ダメよリプリシス。仮面よ、仮面をかぶるのよ!
「…クライヴ様、このようなへき地にようこそおいでくださいました。
本日は何の御用でしょうか?」
どうせ求婚だろう。さっさと断って帰ってもらおう。
「…まあ、座って話そうじゃないか」
意外にも、沈痛な面持ちでクライヴは言った。
いつもの彼と違う対応に、面食らったぼくは言われるがまま、彼の対面に座った…。
* * *
執事のバートフに案内され、客間で待っていると、どたどたと激しい足音が聞こえてきた。
ああ、彼女だ、とわかると思わず頬が緩む。
彼女は頑張って淑女たらんとしているが、僕にはお見通しだ。
近衛騎士に目くばせをして、扉に前に立たせる。
連れて来た近衛メイドも気付いているのか、僕の姿を再度チェックしてくれている。
僕も精一杯、格好つけなきゃな。
扉を優しく叩く音が聞こえた。
「リプリシスですわ」
続いて彼女の儚くも美しい声が聞こえる。
ああ、この声は、小鳥のさえずりか、あるいは妖精の笑い声か。
僕の心を、ある感情でいっぱいにしてくれる声だ。
近衛騎士が扉を開け、ガチガチに緊張した彼女が現れる。
「リプリシス、会いたかった」
僕は思った事を素直に告げる事を美徳だと思っている。
もちろん、それは淑女たらんとしている彼女に「無理するな」という無粋な声をかけるという事ではない。

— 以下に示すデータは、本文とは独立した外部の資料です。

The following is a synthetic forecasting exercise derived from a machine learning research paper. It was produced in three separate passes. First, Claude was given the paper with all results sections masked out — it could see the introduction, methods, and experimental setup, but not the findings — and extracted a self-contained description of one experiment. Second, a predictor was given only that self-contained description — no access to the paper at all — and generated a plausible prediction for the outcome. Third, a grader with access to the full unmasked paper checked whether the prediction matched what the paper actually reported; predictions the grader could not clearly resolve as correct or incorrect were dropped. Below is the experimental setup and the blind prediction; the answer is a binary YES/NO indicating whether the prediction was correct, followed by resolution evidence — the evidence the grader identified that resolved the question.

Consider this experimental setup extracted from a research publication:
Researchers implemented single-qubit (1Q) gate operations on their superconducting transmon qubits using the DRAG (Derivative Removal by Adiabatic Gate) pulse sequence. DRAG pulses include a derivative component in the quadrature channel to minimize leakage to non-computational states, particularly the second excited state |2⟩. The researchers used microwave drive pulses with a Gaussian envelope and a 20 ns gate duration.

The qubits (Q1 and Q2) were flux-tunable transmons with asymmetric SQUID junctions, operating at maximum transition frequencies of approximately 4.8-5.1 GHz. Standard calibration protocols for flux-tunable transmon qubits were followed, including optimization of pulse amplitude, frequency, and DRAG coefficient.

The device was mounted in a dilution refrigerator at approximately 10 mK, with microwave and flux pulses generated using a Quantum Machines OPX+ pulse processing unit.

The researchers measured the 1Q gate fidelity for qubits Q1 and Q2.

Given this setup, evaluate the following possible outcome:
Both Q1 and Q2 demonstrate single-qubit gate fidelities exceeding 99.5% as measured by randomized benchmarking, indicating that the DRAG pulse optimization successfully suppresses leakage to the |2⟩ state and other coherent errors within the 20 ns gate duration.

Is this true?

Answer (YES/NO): YES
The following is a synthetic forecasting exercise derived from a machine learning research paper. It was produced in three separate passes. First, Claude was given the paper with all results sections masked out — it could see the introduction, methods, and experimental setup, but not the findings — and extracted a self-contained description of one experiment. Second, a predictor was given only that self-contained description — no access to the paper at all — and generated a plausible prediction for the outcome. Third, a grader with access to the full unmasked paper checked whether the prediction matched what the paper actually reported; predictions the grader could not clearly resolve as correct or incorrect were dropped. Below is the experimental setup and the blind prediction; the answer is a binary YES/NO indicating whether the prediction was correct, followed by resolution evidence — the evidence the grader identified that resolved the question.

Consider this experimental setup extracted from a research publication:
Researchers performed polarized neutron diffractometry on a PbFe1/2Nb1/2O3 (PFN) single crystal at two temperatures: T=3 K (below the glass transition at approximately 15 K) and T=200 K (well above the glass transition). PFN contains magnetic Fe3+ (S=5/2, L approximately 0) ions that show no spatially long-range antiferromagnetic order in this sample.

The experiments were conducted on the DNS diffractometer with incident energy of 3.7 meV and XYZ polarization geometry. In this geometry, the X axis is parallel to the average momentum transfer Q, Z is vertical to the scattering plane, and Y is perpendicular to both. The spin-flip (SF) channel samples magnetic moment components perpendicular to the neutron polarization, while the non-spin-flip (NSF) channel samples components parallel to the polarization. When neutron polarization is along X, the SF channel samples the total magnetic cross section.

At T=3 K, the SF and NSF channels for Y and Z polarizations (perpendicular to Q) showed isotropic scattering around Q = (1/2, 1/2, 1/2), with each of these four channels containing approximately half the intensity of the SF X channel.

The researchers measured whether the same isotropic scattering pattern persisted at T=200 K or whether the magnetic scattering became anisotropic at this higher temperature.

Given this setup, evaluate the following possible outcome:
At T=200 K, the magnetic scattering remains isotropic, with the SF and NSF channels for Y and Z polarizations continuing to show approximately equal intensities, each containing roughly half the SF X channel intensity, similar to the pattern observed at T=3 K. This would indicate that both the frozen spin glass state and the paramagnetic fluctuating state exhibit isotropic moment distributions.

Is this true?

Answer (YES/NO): YES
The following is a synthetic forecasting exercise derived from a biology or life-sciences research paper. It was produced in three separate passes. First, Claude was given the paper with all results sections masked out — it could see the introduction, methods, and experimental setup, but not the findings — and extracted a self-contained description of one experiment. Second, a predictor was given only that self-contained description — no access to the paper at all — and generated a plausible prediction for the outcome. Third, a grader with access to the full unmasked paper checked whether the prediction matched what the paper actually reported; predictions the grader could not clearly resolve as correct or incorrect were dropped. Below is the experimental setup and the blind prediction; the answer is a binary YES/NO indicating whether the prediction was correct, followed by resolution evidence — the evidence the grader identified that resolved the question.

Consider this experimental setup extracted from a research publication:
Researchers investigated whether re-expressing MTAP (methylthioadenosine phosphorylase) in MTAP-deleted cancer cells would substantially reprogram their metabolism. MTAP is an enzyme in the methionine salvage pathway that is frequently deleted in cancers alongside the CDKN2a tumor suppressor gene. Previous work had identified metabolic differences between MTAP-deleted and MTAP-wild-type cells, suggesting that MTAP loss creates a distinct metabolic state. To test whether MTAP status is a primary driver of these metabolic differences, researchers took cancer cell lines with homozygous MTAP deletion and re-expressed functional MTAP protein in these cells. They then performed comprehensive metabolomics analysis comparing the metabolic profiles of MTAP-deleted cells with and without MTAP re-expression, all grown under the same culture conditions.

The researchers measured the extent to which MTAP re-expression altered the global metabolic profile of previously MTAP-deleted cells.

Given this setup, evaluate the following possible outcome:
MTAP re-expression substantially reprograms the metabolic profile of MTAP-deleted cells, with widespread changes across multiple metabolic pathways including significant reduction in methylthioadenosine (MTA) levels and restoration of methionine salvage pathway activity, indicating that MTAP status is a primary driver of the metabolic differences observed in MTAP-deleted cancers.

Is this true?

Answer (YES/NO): NO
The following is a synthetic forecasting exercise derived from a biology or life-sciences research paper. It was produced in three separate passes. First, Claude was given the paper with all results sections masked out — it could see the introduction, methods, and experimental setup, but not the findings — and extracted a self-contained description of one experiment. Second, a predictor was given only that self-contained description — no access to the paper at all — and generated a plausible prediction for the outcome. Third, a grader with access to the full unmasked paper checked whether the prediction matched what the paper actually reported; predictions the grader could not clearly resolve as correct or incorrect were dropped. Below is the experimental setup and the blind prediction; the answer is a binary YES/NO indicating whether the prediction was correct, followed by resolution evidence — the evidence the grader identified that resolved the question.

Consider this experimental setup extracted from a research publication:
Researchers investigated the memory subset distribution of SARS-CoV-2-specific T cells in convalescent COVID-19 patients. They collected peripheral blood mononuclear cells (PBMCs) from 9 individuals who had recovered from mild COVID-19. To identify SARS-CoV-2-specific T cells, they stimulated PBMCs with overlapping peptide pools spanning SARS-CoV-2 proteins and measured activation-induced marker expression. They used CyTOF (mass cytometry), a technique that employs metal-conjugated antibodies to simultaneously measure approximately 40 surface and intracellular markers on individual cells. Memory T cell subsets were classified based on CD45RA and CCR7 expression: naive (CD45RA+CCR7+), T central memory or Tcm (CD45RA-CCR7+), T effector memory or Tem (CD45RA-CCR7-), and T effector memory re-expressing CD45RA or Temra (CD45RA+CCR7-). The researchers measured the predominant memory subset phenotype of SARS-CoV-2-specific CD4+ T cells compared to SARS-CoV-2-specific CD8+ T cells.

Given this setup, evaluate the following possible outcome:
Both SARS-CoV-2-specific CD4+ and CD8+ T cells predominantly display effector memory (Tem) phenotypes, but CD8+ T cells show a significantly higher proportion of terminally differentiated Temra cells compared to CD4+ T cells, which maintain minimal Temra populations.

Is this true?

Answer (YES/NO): NO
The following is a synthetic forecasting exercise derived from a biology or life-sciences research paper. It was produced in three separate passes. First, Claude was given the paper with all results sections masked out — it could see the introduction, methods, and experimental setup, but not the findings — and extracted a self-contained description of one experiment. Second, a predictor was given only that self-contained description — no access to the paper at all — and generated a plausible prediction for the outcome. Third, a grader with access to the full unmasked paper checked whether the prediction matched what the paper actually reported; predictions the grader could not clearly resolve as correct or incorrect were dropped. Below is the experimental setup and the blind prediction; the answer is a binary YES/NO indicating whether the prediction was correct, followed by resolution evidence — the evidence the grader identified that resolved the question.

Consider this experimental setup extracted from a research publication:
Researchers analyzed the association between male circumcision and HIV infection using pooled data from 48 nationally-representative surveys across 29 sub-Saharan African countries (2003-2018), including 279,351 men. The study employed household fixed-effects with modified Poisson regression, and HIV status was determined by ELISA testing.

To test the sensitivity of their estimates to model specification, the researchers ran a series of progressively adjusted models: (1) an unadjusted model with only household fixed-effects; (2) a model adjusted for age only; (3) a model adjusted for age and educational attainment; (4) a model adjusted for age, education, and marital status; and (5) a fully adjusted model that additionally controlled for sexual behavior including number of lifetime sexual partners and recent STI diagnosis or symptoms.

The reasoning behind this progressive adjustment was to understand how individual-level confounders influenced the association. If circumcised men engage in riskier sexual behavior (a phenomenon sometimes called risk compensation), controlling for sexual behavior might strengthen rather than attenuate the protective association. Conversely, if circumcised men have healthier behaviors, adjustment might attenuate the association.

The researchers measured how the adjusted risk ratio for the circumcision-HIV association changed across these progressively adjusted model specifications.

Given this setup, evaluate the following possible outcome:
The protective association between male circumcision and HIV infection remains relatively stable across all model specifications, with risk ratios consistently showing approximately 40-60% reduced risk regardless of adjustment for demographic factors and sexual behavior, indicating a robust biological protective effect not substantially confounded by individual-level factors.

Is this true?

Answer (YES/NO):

本人が努力している事を「やらなくていい」と告げるのは美徳ではない。
単に失礼な者の言う言葉だ。
「…クライヴ様、このようなへき地にようこそおいでくださいました。
本日は何の御用でしょうか?」
立ったまま彼女が言う。
その声をずっと聴いていたい。
耳元でささやいて欲しい。
そんな気分にさせてくれたが、今日は少し厳しく話さねばならない。
「…まあ、座って話そうじゃないか」
彼女は僕の雰囲気を察したのか、素直に対面に座った。
さすが聡い女性だ。美しいだけではない。
「リプリシス。キミは、魔王と呼ばれているんだってね」
そう言うとリプリシスはあからさまに嫌そうな顔をした。
「ちまたでは…そう呼ぶ者達もいるそうですわ」
否定はしない、か。
「非常に暴力的な方法で貴族達を追い返している、とも聞いている。本当かい?」
「そんな事は、ありませんわ」
彼女の顔色が少し青くなる。
なるほど、心当たりアリ、と…。
「魔王は無詠唱で魔法を使うそうだね」
「言い過ぎです。私も魔法を使う時は詠唱します」
これは…嘘ではないみたいだな。
「リプリシス」
「はい」
思い切って言ってみるか。
「僕は今回、キミの悪い噂を聞いてきた。
魔王として君臨し、世界を征服しようとしているだとか。
各貴族の顔に泥を塗ってまわっているだとか」
「………」
半ば諦めたような顔をしているな。
「なあ、この噂は嘘なんだろう?」
「はい」
即答か。
やはり噂は噂に過ぎない。
なら、僕が出来ることで彼女を守るしかない。
「わかった。リプリシス、改めて言おう。